Derivative of Newton iteration in Banach spaces

152 Views Asked by At

I'm studying the Newton's method on Banach spaces and having some trouble to understand its derivative.

Given two Banach spaces $\mathbb{E}, \mathbb{F}$ and a smooth map $f:\mathbb{E} \to \mathbb{F}$, a Newton's iteration of $f$ is the map $N_f:\mathbb{E}\backslash\mathcal{S} \to \mathbb{E}$ such that $$N_f(x) = x - (Df(x))^{-1}f(x),$$ where $\mathcal{S}$ is the set of points $x \in \mathbb{E}$ such that $Df(x)$ is not invertible.

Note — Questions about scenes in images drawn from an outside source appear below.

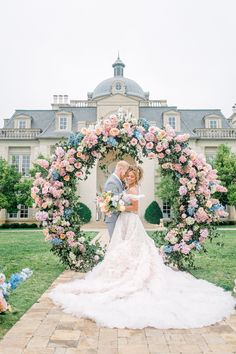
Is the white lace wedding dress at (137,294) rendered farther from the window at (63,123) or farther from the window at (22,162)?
the window at (63,123)

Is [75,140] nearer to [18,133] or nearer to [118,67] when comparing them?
[18,133]

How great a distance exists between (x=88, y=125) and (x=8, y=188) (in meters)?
9.00

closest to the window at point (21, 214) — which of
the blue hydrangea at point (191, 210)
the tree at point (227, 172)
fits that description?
the tree at point (227, 172)

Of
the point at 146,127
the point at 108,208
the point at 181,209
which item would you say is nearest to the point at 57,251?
the point at 108,208

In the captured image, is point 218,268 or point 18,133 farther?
point 18,133

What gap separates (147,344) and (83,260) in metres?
4.68

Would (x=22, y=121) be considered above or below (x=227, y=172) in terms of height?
above

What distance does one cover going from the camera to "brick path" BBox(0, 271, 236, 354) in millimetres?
3782

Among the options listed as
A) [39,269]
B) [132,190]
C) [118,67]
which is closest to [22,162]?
[118,67]

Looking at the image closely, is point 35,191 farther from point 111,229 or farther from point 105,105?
point 105,105

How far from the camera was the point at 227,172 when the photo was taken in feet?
A: 86.2

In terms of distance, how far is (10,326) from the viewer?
459cm

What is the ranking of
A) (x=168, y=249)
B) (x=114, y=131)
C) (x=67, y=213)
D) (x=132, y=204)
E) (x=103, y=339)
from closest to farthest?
(x=103, y=339) < (x=132, y=204) < (x=114, y=131) < (x=168, y=249) < (x=67, y=213)

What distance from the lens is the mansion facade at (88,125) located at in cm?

After that, I know that if $x \in \mathbb{E}\backslash\mathcal{S}$ is a zero of $f$, then $DN_f(x) = 0$. I don't have a proof of this fact, they (the people of my book) just show this for complex functions and say it is the same thing for Banach spaces. I tried to prove and doesn't looks the same thing. Here are my thoughts:

I can define the map $D_f^{-1}:\mathbb{E}\backslash\mathcal{S} \to \mathcal{L}(\mathbb{F},\mathbb{E})$ such that $D_f^{-1}(x) = (Df(x))^{-1}$. Doing this I can informally write $$N_f = I - D_f^{-1}\cdot f,$$ where $I$ stands for the identity map. If I just follow what they say and treat $N_f$ as an ordinary complex function, then $$DN_f = I - (-1)D_f^{-2}\cdot D(D_f^{-1})\cdot f - D_f^{-1}\cdot D_f = $$ $$ = I + D_f^{-2}\cdot D(D_f^{-1})\cdot f - I = D_f^{-2}\cdot D(D_f^{-1})\cdot f.$$ Note that I used the chain rule and the product rule in the usual way, which supposedly I'm allowed to do. Now we substitute to get $DN_f(x) = D_f^{-2}(x)\cdot D(D_f^{-1})(x)f(x) = D_f^{-2}(x)\cdot D(D_f^{-1})(x)\cdot 0 = 0$, as claimed.

I have two questions:

1) Are my calculations correct (do they make sense)?

2) What is $D_f^{-2}$ and $D(D_f^{-1})$ ? Even if my calculations are ok, I just don't know what are these maps. I don't know how to interpret it.

Thanks.

1

There are 1 best solutions below

9
On BEST ANSWER

Firstly, the derivative of the inverse is not what you input (see second item below), as you rightly suspect. What you need to solve your problem is the conjunction of the following:

  1. Given a mapping $A:\mathbb{B} \to L(\mathbb{E},\mathbb{F})$ and a mapping $f:\mathbb{B} \to \mathbb{E}$, the derivative of the mapping $\mathrm{ev}_{A,f}: \mathbb{B} \to \mathbb{F}$ given by $\mathrm{ev}_{A,f}(v)=A(v)\cdot f(v)$
  2. The derivative of the inverse mapping on $\mathrm{Aut}(\mathbb{E})$.

The second item is here, but let me put the main result here just for quick reference: The derivative of $X \mapsto X^{-1}$ at $X$ is not $ X^{-2}(\cdot)$, but $-X^{-1} (\cdot) X^{-1}$ instead.

For the first item, we have $$\mathrm{ev}_{A,f}(v+h)=A(v+h)\cdot f(v+h)=(A(v)+A'_v \cdot h+\epsilon_1(h))\cdot(f(v)+f'_v \cdot h+\epsilon_2(h)).$$ After taking care of everything $o(h)$, we have that $(\mathrm{ev}_{A,f})_v'(h)=(A'_v \cdot h)f(v)+(A(v))\cdot (f'_v \cdot h)$

Coupling these together, this should net you that the derivative of $D_f^{-1} \cdot f$ at $x$ is $$h \mapsto (-D_f^{-1}(x)\big(D^{(2)}_f(x)\big)(h)D_f^{-1}(x)) \cdot (f(x))+(D_f(x)^{-1})\cdot(\big(Df(x)\big) \cdot h),$$ where $D^{(2)}$ is the second derivative, not $D\circ D$. Since $f(x)=0$, the left term vanishes, and you are left with the identity mapping, which cancels with the other identity.

EDIT: Actually, you don't even need the derivative of the inverse for your purposes, since the formula for $(\mathrm{ev}_{A,f})'_v$ says preemptively that, since $f(v)=0$, the term which has the derivative of the inverse will vanish (as it indeed does). However, an explicit computation may be useful and also help you as an example.